§ **Task statement**: Beginning with the line that holds "ベリーグッドマン - 「さくら」Music", copy every remaining line of the listing below exactly, and leave the pictures out.

########################################

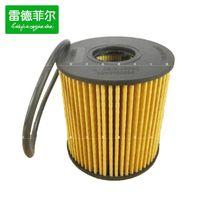 Citroen triumph c5 2.0 peugeot oil filter oil filter oil grid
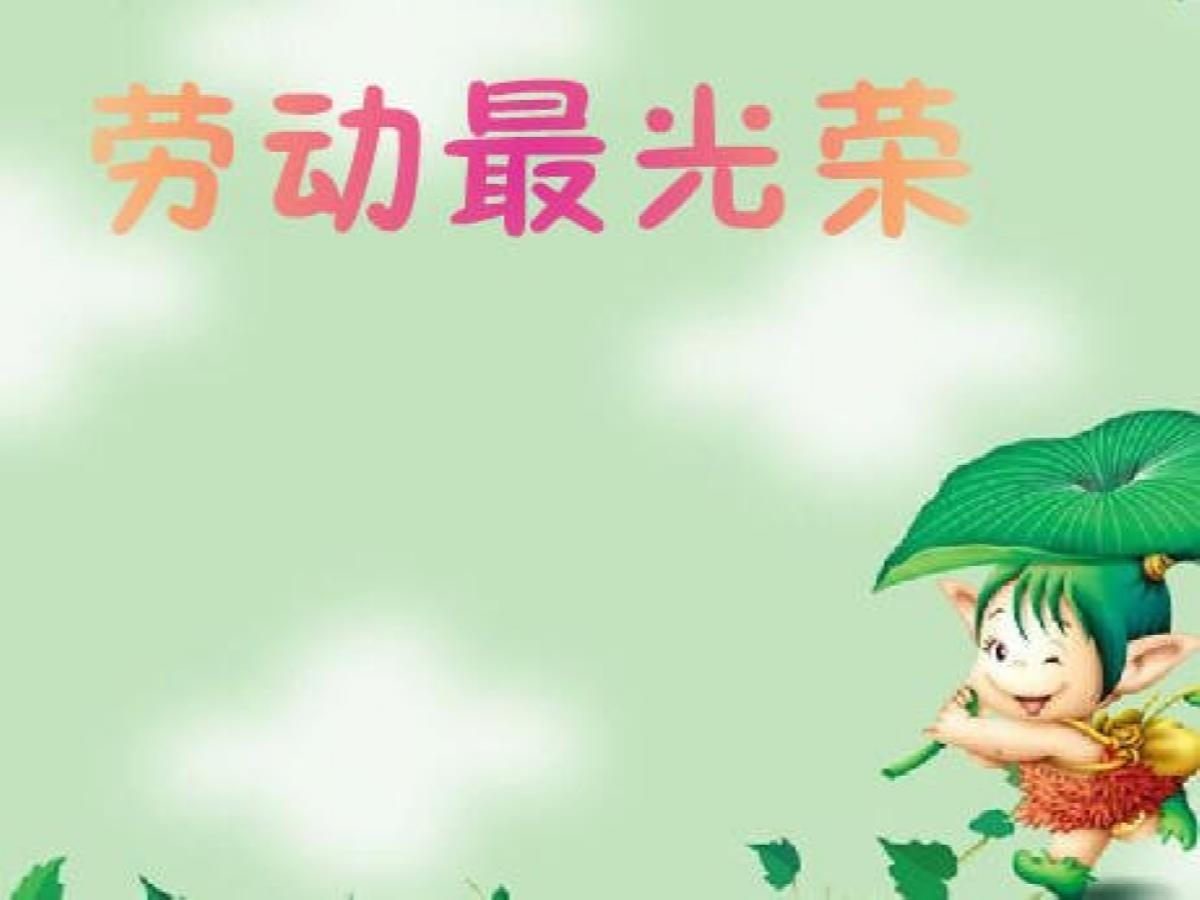 一年级上册音乐课件劳动最光荣 2|人音版.ppt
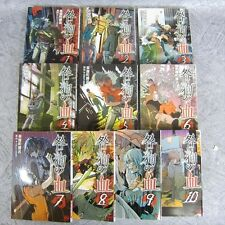 TOGAINU NO CHI Comic Complete Set 1-10 Nitro+CHiRAL Book *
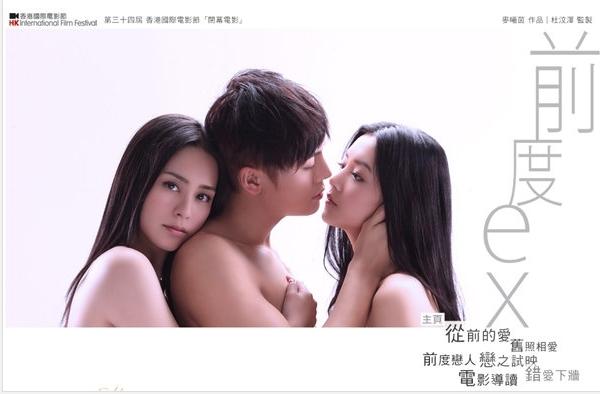 kong movie Hong adult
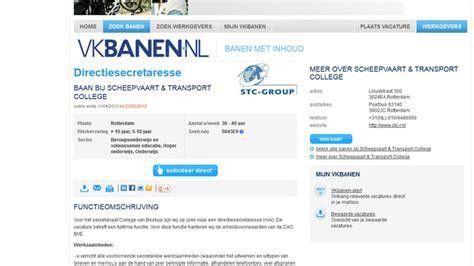 Scheepvaart En Transport College Vacatures by Auke Smits Publiciteit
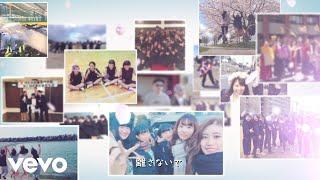 ベリーグッドマン - 「さくら」Music Video  (みんなの卒業アルバム Ver.) thumbnail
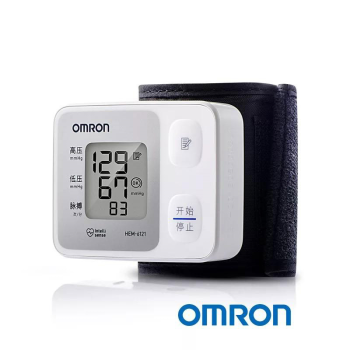 Máy đo huyết áp cổ tay điện tử Beurer BC40 nhập khẩu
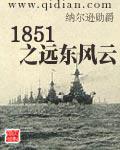 1851之遠東風云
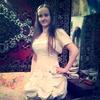 Anastasia, 22, г.Чухлома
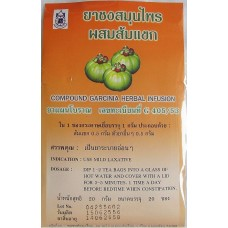 Чай ГАРЦИНИЯ Камбоджийская для похудения в пакетиках (20 штук)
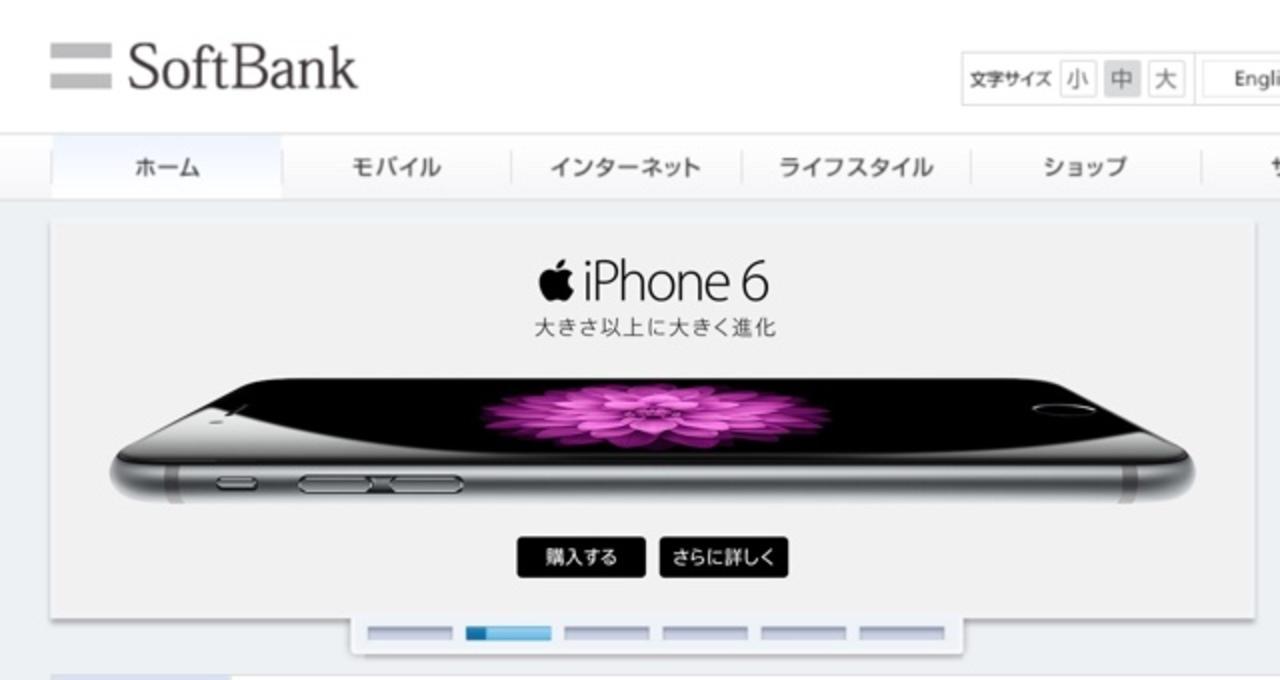 ソフトバンク、14日からiPhone6/6 Plusを値上げへ?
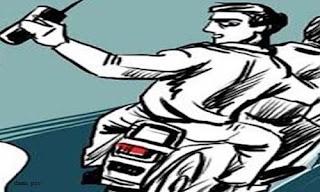 #JaunpurLive : घर जा रहे युवक की बदमाशों ने छीनी मोबाइल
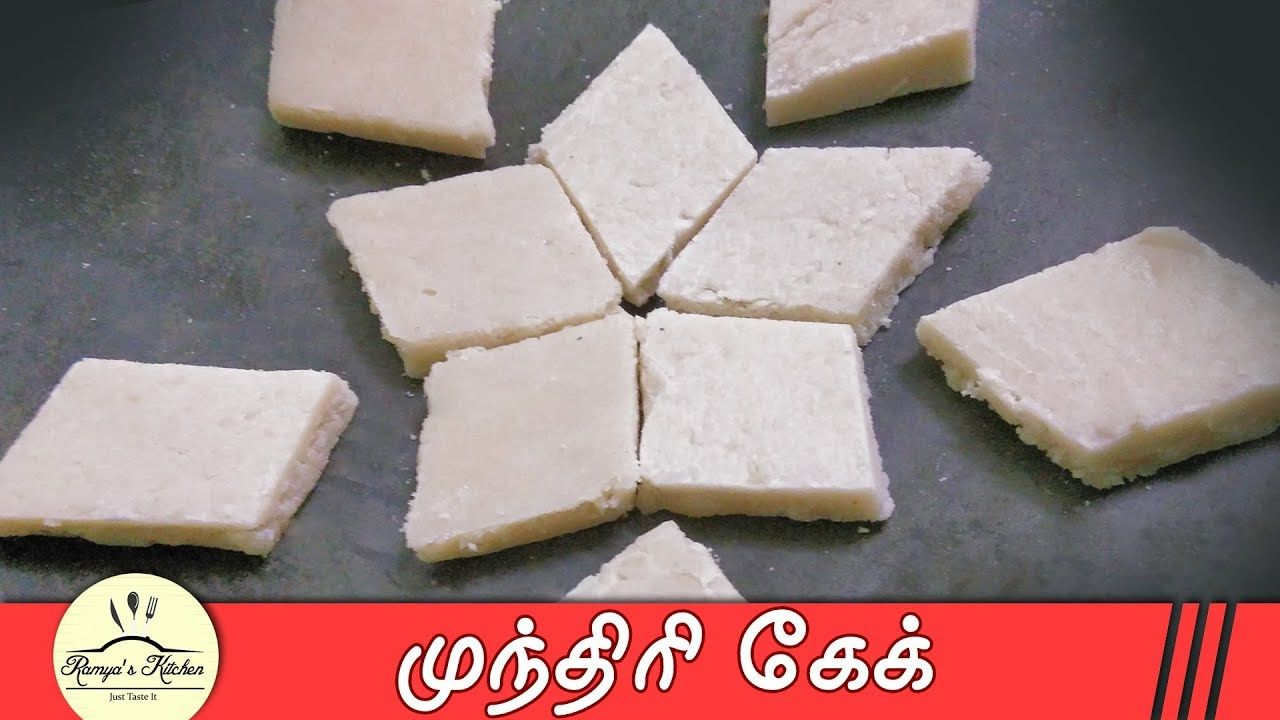 Munthiri Cake In Tamil Kaju Katli Recipe In Tamil Kaju Katli Tamil Cooking Recipes Snack Recipes Recipes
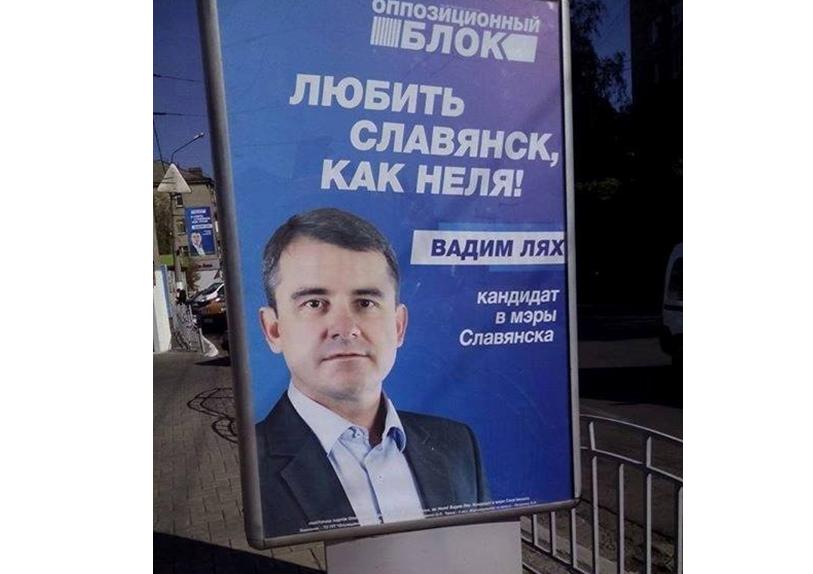 Агітація Вадима Ляха зразка 2015 року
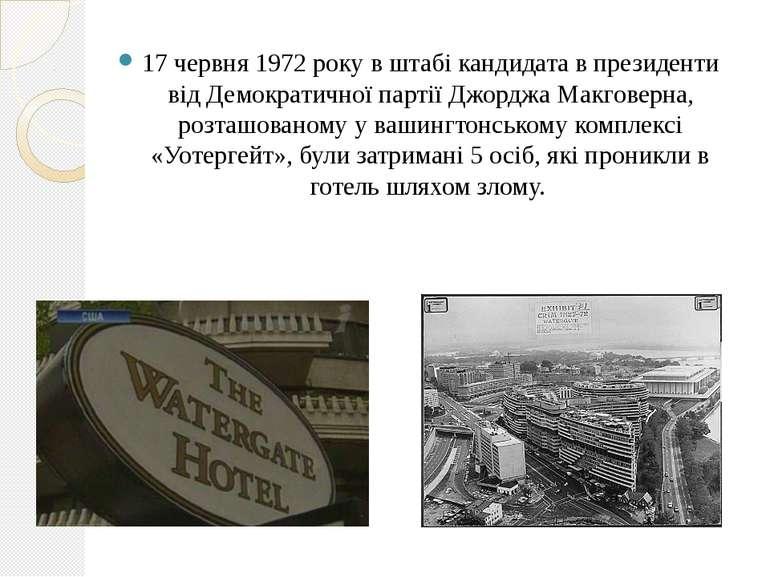 17 червня 1972 року в штабі кандидата в президенти від Демократичної партії Д...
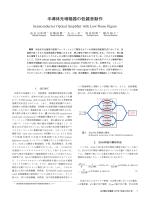 全文(PDF 953KB)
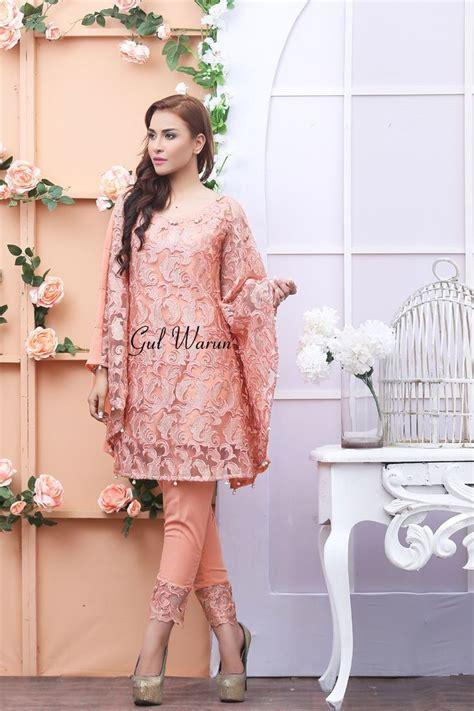 design dress collection latest pakistani cape style dresses 2017 2018 designer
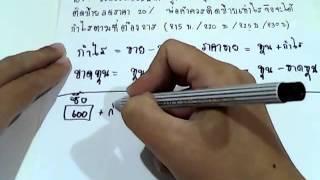 getlinkyoutube.com-ติวสอบเข้า ม.1 - ร้อยละกำไรขาดทุน พี่(ครู)อุ้ย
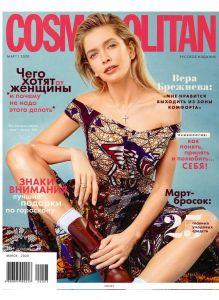Cosmopolitan Русское Издание мини-формат 3 / 2020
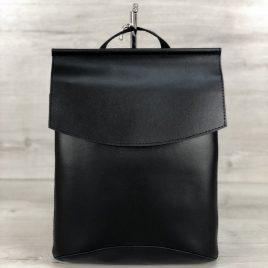 Сумка-рюкзак гладкая кожа черного цвета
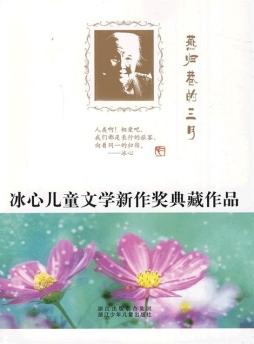 燕归巷的三月|浙江少年儿童出版社编|浙江少年儿童出版社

########################################

§ **Answer to this task**:
 ベリーグッドマン - 「さくら」Music Video  (みんなの卒業アルバム Ver.) thumbnail
 Máy đo huyết áp cổ tay điện tử Beurer BC40 nhập khẩu
 1851之遠東風云
 Anastasia, 22, г.Чухлома
 Чай ГАРЦИНИЯ Камбоджийская для похудения в пакетиках (20 штук)
 ソフトバンク、14日からiPhone6/6 Plusを値上げへ?
 #JaunpurLive : घर जा रहे युवक की बदमाशों ने छीनी मोबाइल
 Munthiri Cake In Tamil Kaju Katli Recipe In Tamil Kaju Katli Tamil Cooking Recipes Snack Recipes Recipes
 Агітація Вадима Ляха зразка 2015 року
 17 червня 1972 року в штабі кандидата в президенти від Демократичної партії Д...
 全文(PDF 953KB)
 design dress collection latest pakistani cape style dresses 2017 2018 designer
 getlinkyoutube.com-ติวสอบเข้า ม.1 - ร้อยละกำไรขาดทุน พี่(ครู)อุ้ย
Cosmopolitan Русское Издание мини-формат 3 / 2020
 Сумка-рюкзак гладкая кожа черного цвета
 燕归巷的三月|浙江少年儿童出版社编|浙江少年儿童出版社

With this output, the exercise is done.